2) Por que a parametrização municipal é tão importante?
O ambiente nacional valida as notas com base nas regras configuradas no sistema municipal.
Se as alíquotas e retenções não estiverem corretamente parametrizadas:
- A nota pode ser rejeitada.
- O cálculo pode divergir do esperado.
- A sincronização pode apresentar inconsistências.
A recomendação é um trabalho preventivo, mantendo as regras de incidência sempre atualizadas.
3) Como ficam as retenções de impostos?
Este é um dos pontos que mais geram dúvidas. No ambiente nacional, o comportamento das retenções pode ser diferente do sistema local. Por isso:
- A configuração correta no sistema municipal é indispensável.
O que está parametrizado localmente será refletido nacionalmente.
4) Existem regras específicas para cartórios e bancos?
Sim. Esses dois segmentos possuem fluxos próprios.
Cartórios
- Devem emitir notas com maior recorrência (por serviço).
- Cadastro pode ser por CPF ou CNPJ.
- Regime especial: “Cartório”.
- O antigo D-E ISS deixa de ser utilizado.
- Emissor próprio: envio via webservice.
- Emissor nacional: envio direto pelo cartório.
Bancos
- A entrega da DES-IF e o processo de apuração não sofrem alterações.
- Seguem os mesmos moldes dos anos anteriores.
5) O que muda com a automação do ISS?
O MegaADM passa a utilizar o NSU (Número Sequencial Único) para recepção automática das notas.
Isso permite:
- Geração automática das guias de DMST e D-E ISS.
- Eliminação da necessidade de declarações manuais.
Atenção: se já houver guias geradas manualmente, é necessário coordenar o fechamento para evitar duplicidade.
6) Quais cuidados técnicos evitam erros de sincronização (DPS)?
Alguns detalhes técnicos são obrigatórios:
- A nota deve conter apenas um item de serviço.
- Para construção civil e eventos, é obrigatório informar CNO, CIB ou local do evento.
- Uso do certificado digital A1 da prefeitura é indispensável.Esses pontos evitam falhas na validação junto à Receita Federal.
7) Como funciona o suporte para emissores e prefeituras?
O atendimento pela equipe de suporte da Megasoft foi estruturado para facilitar a transição:
- Agora temos um chat integrado nos sistemas (Próprio e MegaNFS) para quem emite nota.
- O atendimento telefônico é exclusivo para as prefeituras, garantindo a mesma agilidade e qualidade já reconhecidas pelos usuários da Megasoft.
8) Como ficam o ISS e os impostos da reforma (IBS/CBS)?
IBS e CBS
- Obrigatoriedade de informação prorrogada até março.

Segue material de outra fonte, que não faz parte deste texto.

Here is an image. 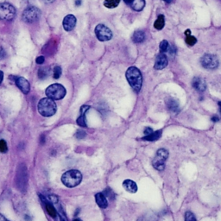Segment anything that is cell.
I'll list each match as a JSON object with an SVG mask.
<instances>
[{
	"label": "cell",
	"mask_w": 221,
	"mask_h": 221,
	"mask_svg": "<svg viewBox=\"0 0 221 221\" xmlns=\"http://www.w3.org/2000/svg\"><path fill=\"white\" fill-rule=\"evenodd\" d=\"M75 136H76V137H77V138L81 139V138H84V137L86 136V132L83 131H78Z\"/></svg>",
	"instance_id": "obj_33"
},
{
	"label": "cell",
	"mask_w": 221,
	"mask_h": 221,
	"mask_svg": "<svg viewBox=\"0 0 221 221\" xmlns=\"http://www.w3.org/2000/svg\"><path fill=\"white\" fill-rule=\"evenodd\" d=\"M162 131L161 130L157 131H153L152 133L149 134V135L143 136L142 139L144 140V141H150V142H152V141H157V140L159 139L161 136H162Z\"/></svg>",
	"instance_id": "obj_21"
},
{
	"label": "cell",
	"mask_w": 221,
	"mask_h": 221,
	"mask_svg": "<svg viewBox=\"0 0 221 221\" xmlns=\"http://www.w3.org/2000/svg\"><path fill=\"white\" fill-rule=\"evenodd\" d=\"M185 41L186 43H187V44L189 45V46H193V45L197 43V39L194 36H192V35H187V36H186Z\"/></svg>",
	"instance_id": "obj_28"
},
{
	"label": "cell",
	"mask_w": 221,
	"mask_h": 221,
	"mask_svg": "<svg viewBox=\"0 0 221 221\" xmlns=\"http://www.w3.org/2000/svg\"><path fill=\"white\" fill-rule=\"evenodd\" d=\"M60 216H61V221H68V219H67V218H66V216H65L63 213H60Z\"/></svg>",
	"instance_id": "obj_36"
},
{
	"label": "cell",
	"mask_w": 221,
	"mask_h": 221,
	"mask_svg": "<svg viewBox=\"0 0 221 221\" xmlns=\"http://www.w3.org/2000/svg\"><path fill=\"white\" fill-rule=\"evenodd\" d=\"M103 193L105 194V196L110 198V200H112V199L114 198V195H115L114 192H113L110 188H107L105 189V191H104Z\"/></svg>",
	"instance_id": "obj_29"
},
{
	"label": "cell",
	"mask_w": 221,
	"mask_h": 221,
	"mask_svg": "<svg viewBox=\"0 0 221 221\" xmlns=\"http://www.w3.org/2000/svg\"><path fill=\"white\" fill-rule=\"evenodd\" d=\"M168 49H169V44H168V42L167 40H163L160 43V52L162 54H164L165 52L168 51Z\"/></svg>",
	"instance_id": "obj_27"
},
{
	"label": "cell",
	"mask_w": 221,
	"mask_h": 221,
	"mask_svg": "<svg viewBox=\"0 0 221 221\" xmlns=\"http://www.w3.org/2000/svg\"><path fill=\"white\" fill-rule=\"evenodd\" d=\"M36 61L37 64H43V62L45 61V58H44V56H43V55H41V56H38V57L36 58Z\"/></svg>",
	"instance_id": "obj_34"
},
{
	"label": "cell",
	"mask_w": 221,
	"mask_h": 221,
	"mask_svg": "<svg viewBox=\"0 0 221 221\" xmlns=\"http://www.w3.org/2000/svg\"><path fill=\"white\" fill-rule=\"evenodd\" d=\"M192 84L193 88L197 90L198 92H200V93H202V92H204L205 90L207 89V84H206V81L204 80L203 79L196 77V78H194L193 80Z\"/></svg>",
	"instance_id": "obj_17"
},
{
	"label": "cell",
	"mask_w": 221,
	"mask_h": 221,
	"mask_svg": "<svg viewBox=\"0 0 221 221\" xmlns=\"http://www.w3.org/2000/svg\"><path fill=\"white\" fill-rule=\"evenodd\" d=\"M14 80L16 85L19 89L21 90L22 93L23 94H28L30 90V86L29 82L23 77H14Z\"/></svg>",
	"instance_id": "obj_11"
},
{
	"label": "cell",
	"mask_w": 221,
	"mask_h": 221,
	"mask_svg": "<svg viewBox=\"0 0 221 221\" xmlns=\"http://www.w3.org/2000/svg\"><path fill=\"white\" fill-rule=\"evenodd\" d=\"M162 1H164V2L167 3V4H170V3H172L173 0H162Z\"/></svg>",
	"instance_id": "obj_41"
},
{
	"label": "cell",
	"mask_w": 221,
	"mask_h": 221,
	"mask_svg": "<svg viewBox=\"0 0 221 221\" xmlns=\"http://www.w3.org/2000/svg\"><path fill=\"white\" fill-rule=\"evenodd\" d=\"M8 150L7 144L6 142L4 140H0V152L2 153H5Z\"/></svg>",
	"instance_id": "obj_32"
},
{
	"label": "cell",
	"mask_w": 221,
	"mask_h": 221,
	"mask_svg": "<svg viewBox=\"0 0 221 221\" xmlns=\"http://www.w3.org/2000/svg\"><path fill=\"white\" fill-rule=\"evenodd\" d=\"M80 4H81V1H80V0H76V1H75V4H76L77 6L80 5Z\"/></svg>",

- Serão exibidos na nota apenas como informação, sem recolhimento.
ISS
- Até 2026, o recolhimento permanece inalterado e exclusivo do município.
9) Posso trocar de emissor a qualquer momento?
Não é recomendado fazer trocas frequentes. Isso porque a mudança não afeta apenas o sistema: ela impacta todos os contribuintes do município, que precisarão ser comunicados e orientados sobre a nova forma de emissão.
Além disso, essa alteração precisa ser processada e refletida no ambiente da Receita Federal. Esse reflexo não é imediato. Se o município trocar o emissor e começar a operar antes dessa atualização nacional, podem ocorrer inconsistências de envio. Por isso, sempre que houver a decisão de troca:
- Comunicar previamente o suporte da Megasoft.
- Aguardar a confirmação de que a alteração já foi refletida na Receita antes de orientar os contribuintes a utilizarem o novo emissor.
O que realmente garante o sucesso da integração
A transição para a NFS-e Nacional não é apenas tecnológica. Além das adequações exigidas pelo novo padrão nacional, sabemos que este é um período de evolução dos sistemas, com ajustes e melhorias contínuas sendo implementadas para garantir mais estabilidade, desempenho e segurança aos municípios. Estamos atentos a esse cenário e trabalhando de forma permanente para aprimorar cada etapa do processo.
Esse movimento exige organização interna, parametrização correta e atenção aos detalhes operacionais por parte do município, somado a uma atuação técnica responsável e comprometida da nossa equipe.
Sabemos que este é um momento de muitas mudanças, novidades e dúvidas. Por isso, permanecemos à disposição para apoiar o município em cada etapa, oferecendo orientação, acompanhamento e melhorias constantes para que a adaptação ocorra com tranquilidade e segurança.